:: Exercise ::
Return the lines from the one containing "this 854×641 image." through the one containing "rusty metal surface [157, 194, 325, 360]", inclusive, copied word for word from the records. Omit the pictures from your answer.

Begin

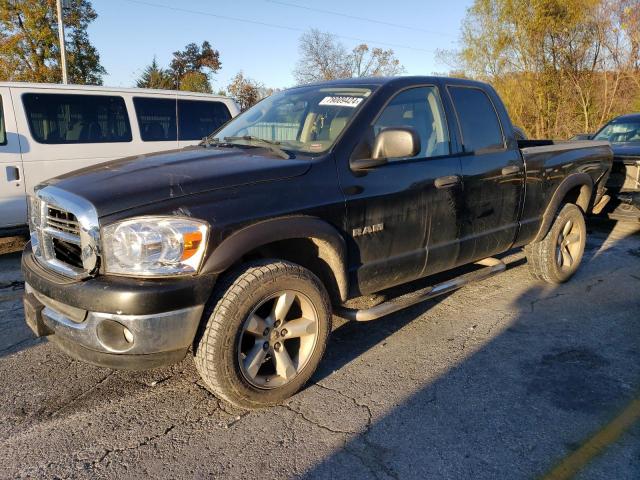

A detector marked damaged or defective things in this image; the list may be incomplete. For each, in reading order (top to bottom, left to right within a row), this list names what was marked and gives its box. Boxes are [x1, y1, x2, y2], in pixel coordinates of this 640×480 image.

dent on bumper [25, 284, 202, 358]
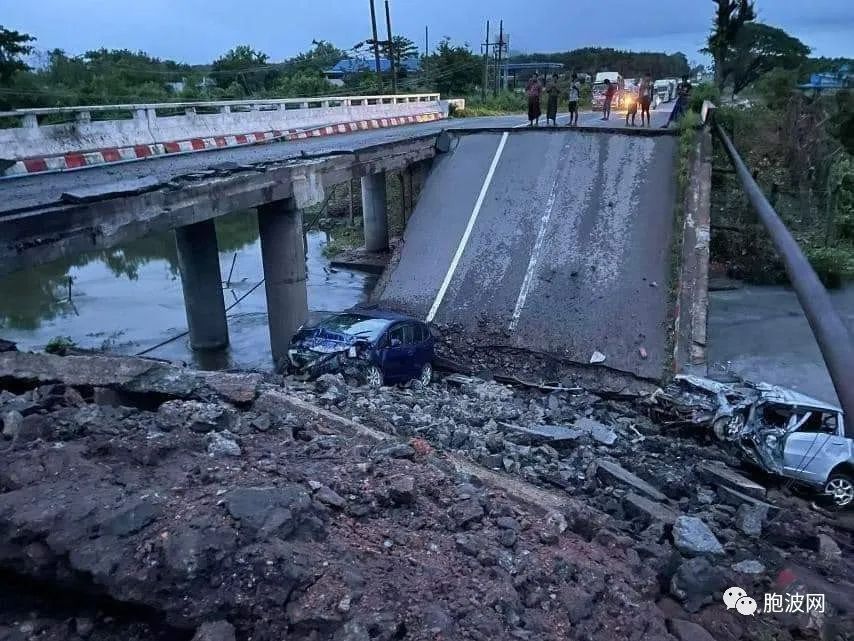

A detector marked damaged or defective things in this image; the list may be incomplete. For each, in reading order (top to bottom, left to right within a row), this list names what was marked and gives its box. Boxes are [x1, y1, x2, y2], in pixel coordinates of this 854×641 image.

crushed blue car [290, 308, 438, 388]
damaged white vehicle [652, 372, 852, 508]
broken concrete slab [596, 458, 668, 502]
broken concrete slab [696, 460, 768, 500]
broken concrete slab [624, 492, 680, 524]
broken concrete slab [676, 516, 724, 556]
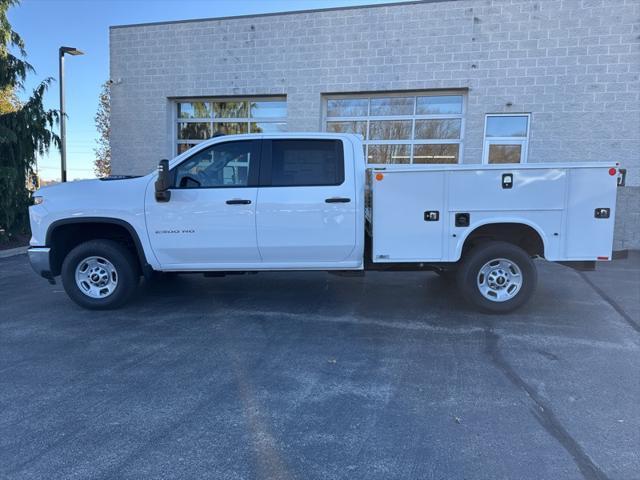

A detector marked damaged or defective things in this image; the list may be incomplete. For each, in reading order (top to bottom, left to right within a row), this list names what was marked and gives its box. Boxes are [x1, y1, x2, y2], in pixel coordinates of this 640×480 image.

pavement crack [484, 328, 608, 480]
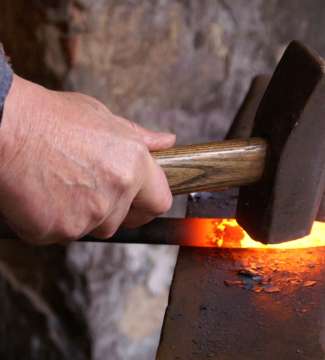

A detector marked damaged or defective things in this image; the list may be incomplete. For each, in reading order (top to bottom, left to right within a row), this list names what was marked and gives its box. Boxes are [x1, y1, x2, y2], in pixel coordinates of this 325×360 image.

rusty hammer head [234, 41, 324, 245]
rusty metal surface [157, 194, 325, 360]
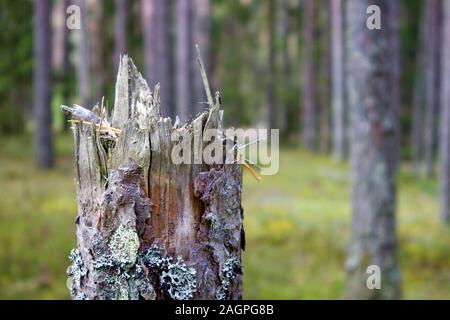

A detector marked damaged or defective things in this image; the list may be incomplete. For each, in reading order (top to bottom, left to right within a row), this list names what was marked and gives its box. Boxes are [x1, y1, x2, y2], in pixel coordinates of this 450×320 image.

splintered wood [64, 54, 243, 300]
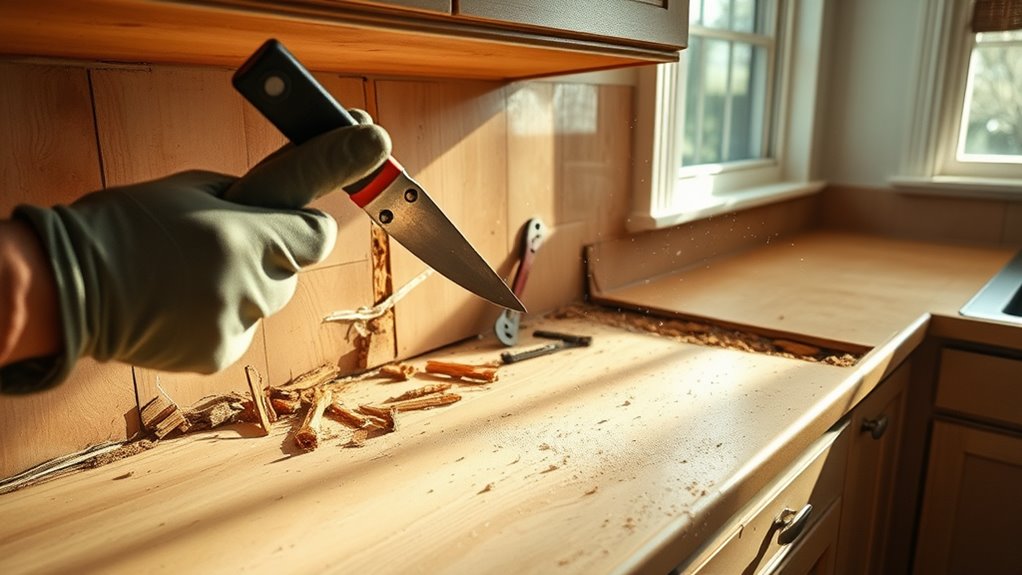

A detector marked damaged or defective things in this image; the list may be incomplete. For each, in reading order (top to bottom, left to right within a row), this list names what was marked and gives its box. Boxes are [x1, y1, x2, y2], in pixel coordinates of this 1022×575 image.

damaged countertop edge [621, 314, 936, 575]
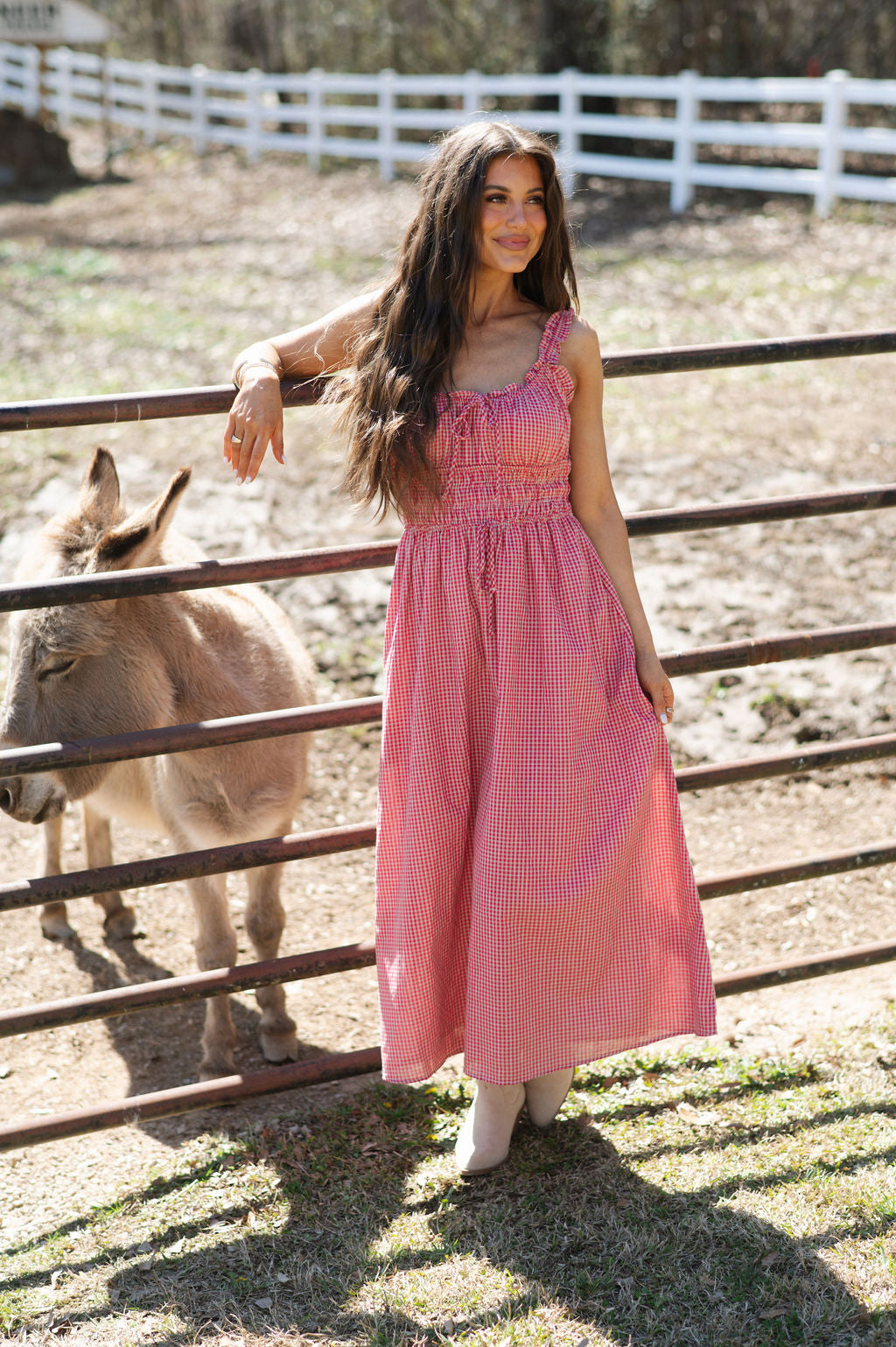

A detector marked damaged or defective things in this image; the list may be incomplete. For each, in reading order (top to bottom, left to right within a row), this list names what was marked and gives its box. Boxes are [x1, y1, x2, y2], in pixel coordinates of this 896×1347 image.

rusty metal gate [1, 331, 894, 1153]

End
Begin

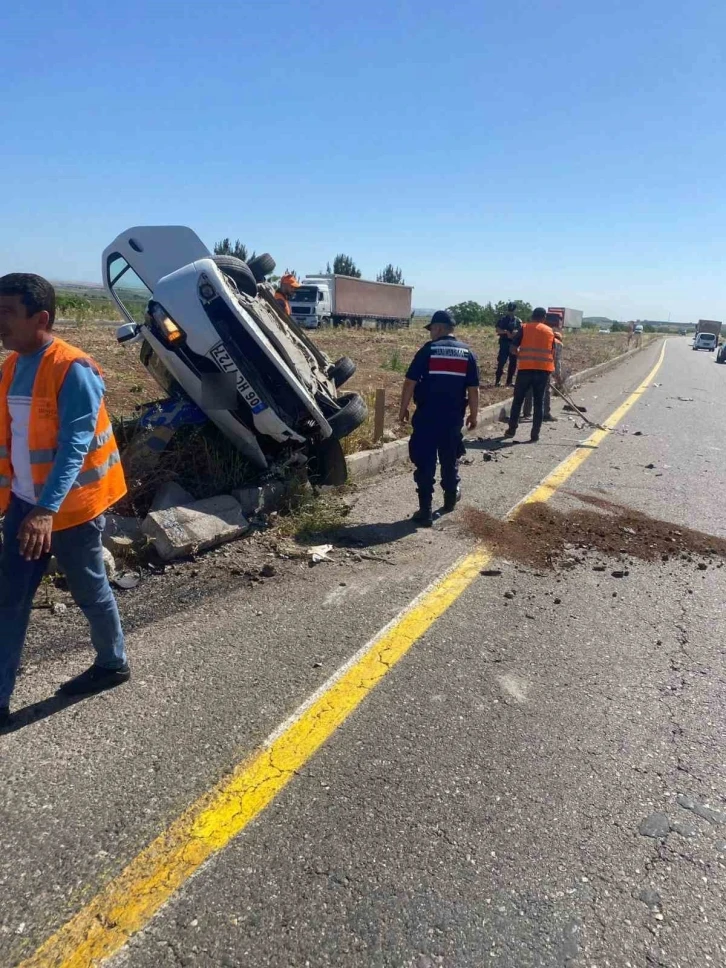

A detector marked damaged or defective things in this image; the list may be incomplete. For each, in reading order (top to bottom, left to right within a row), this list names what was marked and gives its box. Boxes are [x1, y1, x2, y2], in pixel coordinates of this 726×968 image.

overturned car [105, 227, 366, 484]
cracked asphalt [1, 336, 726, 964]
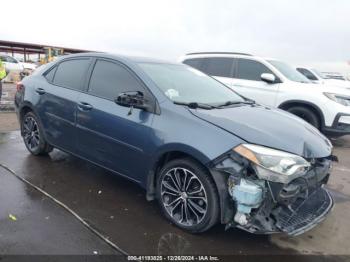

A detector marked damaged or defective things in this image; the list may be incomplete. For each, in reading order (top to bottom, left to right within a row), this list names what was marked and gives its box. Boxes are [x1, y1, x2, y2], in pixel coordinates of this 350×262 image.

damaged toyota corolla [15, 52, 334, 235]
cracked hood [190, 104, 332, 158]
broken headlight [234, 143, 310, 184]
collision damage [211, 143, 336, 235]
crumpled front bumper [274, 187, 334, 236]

End

:: Complete output ::
A detector marked damaged or defective things in this image; the list may be incomplete. For each, in reading order (top to bottom, left to right within a row), this list names what was marked and gives its box. Boxes are [x1, y1, x2, y2], in pixel coordinates of this 854×641 image.

crushed blue car [290, 308, 438, 388]
damaged white vehicle [652, 372, 852, 508]
broken concrete slab [596, 458, 668, 502]
broken concrete slab [696, 460, 768, 500]
broken concrete slab [624, 492, 680, 524]
broken concrete slab [676, 516, 724, 556]

A detector marked damaged or defective things in this image; the list may be incomplete. For each, in reading order (top to bottom, left to right within a row), this list names what was marked and gives its box. Boxes are [x1, y1, x2, y2], in pixel coordinates of this 640×480 image.

pavement crack [484, 328, 608, 480]

A detector marked damaged or defective things in this image; the list may be incomplete. For each, in reading order (top to bottom, left to right within a row), this list names what was marked and gives its box. Boxes are [x1, y1, x2, y2], in pixel coordinates of this 325×360 image.

rusty hammer head [234, 41, 324, 245]
rusty metal surface [157, 194, 325, 360]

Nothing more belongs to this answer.